*** Texte source ***
Tous ces programmes, qui ont mis en lumière le rôle néfaste des PM2,5, ont entraîné prise de conscience publique et décisions politiques. En France, la loi sur l’air (1996) a rendu obligatoire la surveillance de l’air, le plan particules en 2009 fixe une réduction des niveaux de PM de 30 % d’ici à 2015, la loi Grenelle 2 de l’environnement crée en 2010 des zones d’action prioritaire pour l’air avec interdiction possible des véhicules polluants. En Europe, la Commission a adopté une directive qualité de l’air avec de nouvelles valeurs limites (voir Repères). Au plan mondial le CIRC (Centre international de recherche sur le cancer, agence OMS) a reclassé en 2012 les gaz d’échappement des moteurs diesel comme « cancérogènes pour l’homme » (Groupe 1).
*** Données fournies ***
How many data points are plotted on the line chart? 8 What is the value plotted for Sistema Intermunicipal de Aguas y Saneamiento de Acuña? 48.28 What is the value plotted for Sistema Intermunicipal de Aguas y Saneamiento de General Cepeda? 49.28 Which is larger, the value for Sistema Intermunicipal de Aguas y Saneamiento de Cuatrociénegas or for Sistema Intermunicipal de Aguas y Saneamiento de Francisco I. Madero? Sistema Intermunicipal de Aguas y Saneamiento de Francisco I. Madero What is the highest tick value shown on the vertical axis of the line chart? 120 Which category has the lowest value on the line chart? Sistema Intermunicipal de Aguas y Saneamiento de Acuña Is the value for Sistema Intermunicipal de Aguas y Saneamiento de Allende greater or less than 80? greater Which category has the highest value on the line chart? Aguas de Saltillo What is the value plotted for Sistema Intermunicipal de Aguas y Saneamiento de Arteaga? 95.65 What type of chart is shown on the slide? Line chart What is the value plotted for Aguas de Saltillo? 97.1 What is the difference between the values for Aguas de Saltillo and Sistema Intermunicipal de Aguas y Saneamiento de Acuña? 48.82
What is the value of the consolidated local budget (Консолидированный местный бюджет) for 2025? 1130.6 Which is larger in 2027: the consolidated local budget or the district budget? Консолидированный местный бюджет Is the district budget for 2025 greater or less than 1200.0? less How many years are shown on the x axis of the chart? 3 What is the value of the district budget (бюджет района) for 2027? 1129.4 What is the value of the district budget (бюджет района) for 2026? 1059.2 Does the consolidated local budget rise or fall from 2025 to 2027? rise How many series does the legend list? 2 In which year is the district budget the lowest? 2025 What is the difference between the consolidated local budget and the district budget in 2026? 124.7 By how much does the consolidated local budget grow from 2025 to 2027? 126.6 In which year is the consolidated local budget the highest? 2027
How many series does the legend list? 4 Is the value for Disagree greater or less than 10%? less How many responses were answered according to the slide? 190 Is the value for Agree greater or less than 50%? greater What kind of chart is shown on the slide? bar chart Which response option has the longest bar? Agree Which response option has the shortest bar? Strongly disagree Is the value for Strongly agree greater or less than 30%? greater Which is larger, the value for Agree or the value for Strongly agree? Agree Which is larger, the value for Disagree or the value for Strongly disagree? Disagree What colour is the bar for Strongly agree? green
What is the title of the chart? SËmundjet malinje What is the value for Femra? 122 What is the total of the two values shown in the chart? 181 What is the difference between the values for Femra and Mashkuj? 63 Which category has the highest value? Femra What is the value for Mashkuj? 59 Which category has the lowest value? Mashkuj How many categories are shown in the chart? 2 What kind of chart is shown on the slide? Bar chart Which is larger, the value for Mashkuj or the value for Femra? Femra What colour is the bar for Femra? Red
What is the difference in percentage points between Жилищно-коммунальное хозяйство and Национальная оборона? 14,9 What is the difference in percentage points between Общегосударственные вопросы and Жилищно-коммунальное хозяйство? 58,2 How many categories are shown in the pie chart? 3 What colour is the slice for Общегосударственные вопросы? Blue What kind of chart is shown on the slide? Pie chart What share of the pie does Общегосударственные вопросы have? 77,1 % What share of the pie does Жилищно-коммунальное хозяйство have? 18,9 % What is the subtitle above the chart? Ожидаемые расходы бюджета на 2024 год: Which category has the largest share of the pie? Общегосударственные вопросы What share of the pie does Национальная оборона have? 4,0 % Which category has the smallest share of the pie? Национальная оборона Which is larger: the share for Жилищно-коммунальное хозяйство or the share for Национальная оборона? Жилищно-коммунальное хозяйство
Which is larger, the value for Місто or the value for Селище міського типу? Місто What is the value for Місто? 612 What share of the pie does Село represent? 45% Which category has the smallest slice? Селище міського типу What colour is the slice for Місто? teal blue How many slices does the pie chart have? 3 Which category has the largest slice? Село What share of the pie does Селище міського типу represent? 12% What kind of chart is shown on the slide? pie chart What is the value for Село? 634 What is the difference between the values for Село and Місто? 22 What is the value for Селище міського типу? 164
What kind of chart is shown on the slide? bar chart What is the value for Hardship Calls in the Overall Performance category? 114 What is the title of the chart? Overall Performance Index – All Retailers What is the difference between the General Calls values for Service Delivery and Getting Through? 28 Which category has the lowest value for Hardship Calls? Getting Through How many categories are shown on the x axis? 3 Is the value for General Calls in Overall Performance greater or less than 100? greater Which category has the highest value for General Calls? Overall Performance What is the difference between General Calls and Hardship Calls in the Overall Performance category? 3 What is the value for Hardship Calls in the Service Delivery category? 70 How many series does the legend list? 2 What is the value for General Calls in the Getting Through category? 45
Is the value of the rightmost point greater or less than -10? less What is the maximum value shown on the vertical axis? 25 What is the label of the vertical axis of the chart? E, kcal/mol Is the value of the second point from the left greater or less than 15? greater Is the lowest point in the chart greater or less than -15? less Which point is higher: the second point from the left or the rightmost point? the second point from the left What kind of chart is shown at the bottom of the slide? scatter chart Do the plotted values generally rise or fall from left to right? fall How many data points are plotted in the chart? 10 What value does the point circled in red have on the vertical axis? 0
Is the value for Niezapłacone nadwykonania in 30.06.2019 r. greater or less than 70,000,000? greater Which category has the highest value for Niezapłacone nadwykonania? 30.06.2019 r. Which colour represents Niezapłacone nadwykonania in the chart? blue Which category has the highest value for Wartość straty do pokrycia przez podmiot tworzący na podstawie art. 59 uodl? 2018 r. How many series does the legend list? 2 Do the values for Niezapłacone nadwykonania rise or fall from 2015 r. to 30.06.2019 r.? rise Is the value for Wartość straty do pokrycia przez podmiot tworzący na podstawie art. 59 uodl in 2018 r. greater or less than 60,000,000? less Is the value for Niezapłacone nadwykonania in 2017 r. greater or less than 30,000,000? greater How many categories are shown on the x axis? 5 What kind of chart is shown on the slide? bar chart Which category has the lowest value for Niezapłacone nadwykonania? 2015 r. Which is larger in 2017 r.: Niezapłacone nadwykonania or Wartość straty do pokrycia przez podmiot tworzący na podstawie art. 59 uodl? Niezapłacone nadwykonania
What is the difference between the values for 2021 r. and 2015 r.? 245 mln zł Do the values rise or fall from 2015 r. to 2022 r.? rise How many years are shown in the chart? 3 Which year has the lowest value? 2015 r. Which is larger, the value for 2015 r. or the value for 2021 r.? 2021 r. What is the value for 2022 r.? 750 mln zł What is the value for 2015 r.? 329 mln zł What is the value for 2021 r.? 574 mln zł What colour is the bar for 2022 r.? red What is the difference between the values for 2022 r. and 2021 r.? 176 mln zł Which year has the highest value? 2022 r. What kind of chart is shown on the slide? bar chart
***
# [Consignes]
A: Condensez sous forme de liste le paragraphe du texte source qui commence par « Tous ces programmes » en conservant ses faits principaux.
B: Poursuivez le texte source sur la pollution aux particules fines après sa dernière phrase.

# [Réponses par consigne]
A:
- Les programmes qui ont révélé le rôle néfaste des PM2,5 ont entraîné une prise de conscience publique et des décisions politiques.
- En France, la loi sur l'air (1996) a rendu obligatoire la surveillance de l'air. Le plan particules (2009) fixe une réduction de 30 % des niveaux de PM d'ici à 2015. La loi Grenelle 2 (2010) crée des zones d'action prioritaire pour l'air, avec interdiction possible des véhicules polluants.
- En Europe, la Commission a adopté une directive qualité de l'air avec de nouvelles valeurs limites.
- Au plan mondial, le CIRC (agence de l'OMS) a reclassé en 2012 les gaz d'échappement des moteurs diesel comme « cancérogènes pour l'homme » (Groupe 1).

B:
L’OMS Europe a publié un impressionnant document de 300 pages, REVIHAAP (review of evidence on health aspects of air pollution), sorte de conférence de consensus élaborée par 29 experts internationaux (épidémiologistes, toxicologues, spécialistes des sciences de l’atmosphère), à partir d’une compilation exhaustive de la littérature scientifique. Le bilan sanitaire des particules (PM) est sans appel : leurs effets à court et long terme sur la mortalité et la morbidité sont « confirmés, renforcés, mais aussi élargis » : effets pulmonaires et cardio-vasculaires, mais aussi prénatals, cognitifs, neuro-développementaux, athérosclérose, diabète. Les liens de causalité et cette diversification des effets sont étayés par des mécanismes biologiques pertinents.
Un besoin de « connaissances nouvelles »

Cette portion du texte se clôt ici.